*给定题目*
能接着往下续写那段讲杂交水果如何命名的页面摘录吗？

*页面摘录*
========================

A big topic of discussion inside the company is "How should the new creations be called?" A mixture between an apple and a pear could be called an apple-pear, of course, but this doesn't sound very interesting. The boss finally decides to use the shortest string that contains both names of the original fruits as sub-strings as the new name. For instance, "applear" contains "apple" and "pear" (APPLEar and apPlEAR), and there is no shorter string that has the same property. 
A combination of a cranberry and a boysenberry would therefore be called a "boysecranberry" or a "craboysenberry", for example.

========================

*数据部分*
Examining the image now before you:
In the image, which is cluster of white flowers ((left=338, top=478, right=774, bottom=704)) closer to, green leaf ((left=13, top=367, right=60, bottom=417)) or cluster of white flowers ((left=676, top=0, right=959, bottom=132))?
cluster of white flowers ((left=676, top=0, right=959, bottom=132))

========================

*例题解答*
Your job is to write a program that computes such a shortest name for a combination of two given fruits. Your algorithm should be efficient, otherwise it is unlikely that it will execute in the alloted time for long fruit names. 

Input

Each line of the input contains two strings that represent the names of the fruits that should be combined. All names have a maximum length of 100 and only consist of alphabetic characters.
Input is terminated by end of file. 

Output

For each test case, output the shortest name of the resulting fruit on one line. If more than one shortest name is possible, any one is acceptable.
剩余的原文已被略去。